Sunday, 11 November 2012

Less fireworks on Bandi Chhoor Diwas

This Divali, a cracker of an eco step at Golden Temple 
To curb pollution, SGPC cuts duration of fireworks to a mere 10 minutes

Aiming to check pollution around the Golden Temple, the Shiromani Gurdwara Parbandhak Committee (SGPC) has decided to reduce the duration of fireworks to a mere 10 minutes to celebrate Bandi Chhoor Diwas and Divali on November 13.

The move came after the SGPC failed to find an alternative to the high-altitude fireworks. This is the second successive year when the SGPC has curtailed the duration of fireworks so as to protect the holy shrine from pollution. Last year, the Golden Temple had witnessed fireworks for only 15 minutes on Divali, which was half as compared to previous years. It was for the first time that the SGPC had reduced the duration. Earlier, there used to be a half-an-hour show of fireworks on occasions like Guru Ram Das’s birth anniversary and Bandi Chhoor Diwas.

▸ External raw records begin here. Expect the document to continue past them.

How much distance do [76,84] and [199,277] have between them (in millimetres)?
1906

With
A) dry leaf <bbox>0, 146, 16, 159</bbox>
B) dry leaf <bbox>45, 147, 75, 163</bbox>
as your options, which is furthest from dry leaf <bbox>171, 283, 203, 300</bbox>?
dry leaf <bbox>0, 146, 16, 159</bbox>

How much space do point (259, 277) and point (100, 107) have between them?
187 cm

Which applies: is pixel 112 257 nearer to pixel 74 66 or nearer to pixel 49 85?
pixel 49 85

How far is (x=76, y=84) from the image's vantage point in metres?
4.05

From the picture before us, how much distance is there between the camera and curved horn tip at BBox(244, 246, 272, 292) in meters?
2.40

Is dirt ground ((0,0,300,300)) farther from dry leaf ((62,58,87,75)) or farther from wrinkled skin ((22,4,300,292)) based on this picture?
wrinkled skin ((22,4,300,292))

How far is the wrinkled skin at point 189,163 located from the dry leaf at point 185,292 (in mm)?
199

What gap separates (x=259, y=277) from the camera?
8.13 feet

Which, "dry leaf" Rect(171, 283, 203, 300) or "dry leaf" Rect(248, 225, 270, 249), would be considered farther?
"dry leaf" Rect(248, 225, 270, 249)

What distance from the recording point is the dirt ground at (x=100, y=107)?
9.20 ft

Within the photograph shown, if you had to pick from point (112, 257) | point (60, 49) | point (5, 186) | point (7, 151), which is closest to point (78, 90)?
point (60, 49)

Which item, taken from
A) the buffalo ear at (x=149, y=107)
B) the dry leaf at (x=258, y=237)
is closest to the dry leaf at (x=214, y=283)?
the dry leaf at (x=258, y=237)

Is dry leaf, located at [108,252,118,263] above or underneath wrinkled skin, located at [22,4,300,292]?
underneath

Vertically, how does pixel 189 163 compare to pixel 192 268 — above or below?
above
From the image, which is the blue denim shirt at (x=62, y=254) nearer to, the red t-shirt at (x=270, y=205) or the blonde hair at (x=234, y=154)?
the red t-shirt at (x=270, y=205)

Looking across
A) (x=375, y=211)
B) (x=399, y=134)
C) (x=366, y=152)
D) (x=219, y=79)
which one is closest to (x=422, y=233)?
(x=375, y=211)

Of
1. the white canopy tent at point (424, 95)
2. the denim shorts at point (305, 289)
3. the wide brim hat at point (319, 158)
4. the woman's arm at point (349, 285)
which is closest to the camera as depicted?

Confirming the development, Golden Temple manager Harbans Singh Malhi said, “We have gradually reduced the duration from half an hour to 15 minutes and now to 10 minutes.” He said the fireworks will take place at four spots: two locations close to Ghanta Ghar and one each near Sikh Reference Library and Darshani Deodhi.

Malhi, however, clarified that their attempt to look for a better alternative to high-altitude fireworks was still on. “We are in touch with various Sikh organisations abroad and they are helping us in exploring options that will ensure minimum pollution,” he added. The Punjab Pollution Control Board had last year advised the SGPC to ban bursting of firecrackers at the Golden Temple Complex. However, the SGPC had said that they could not discontinue fireworks altogether as it was the traditional way to celebrate the occasion and the devotees sentiments were attached to it. Though the local administration in the past had initiated various measures like banning coal-run hearths being used by goldsmiths around the shrine and providing LPG connections to them, a lot still needs to be done to make the vicinity of the shrine smoke-free.

While the number of private vehicles plying in the area is also high, the rickety auto-rickshaws running on adulterated fuel also pose a severe threat to the Golden Temple. The SGPC too is initiating measures like modernising its ‘langar’ facility in a bid to curb pollution.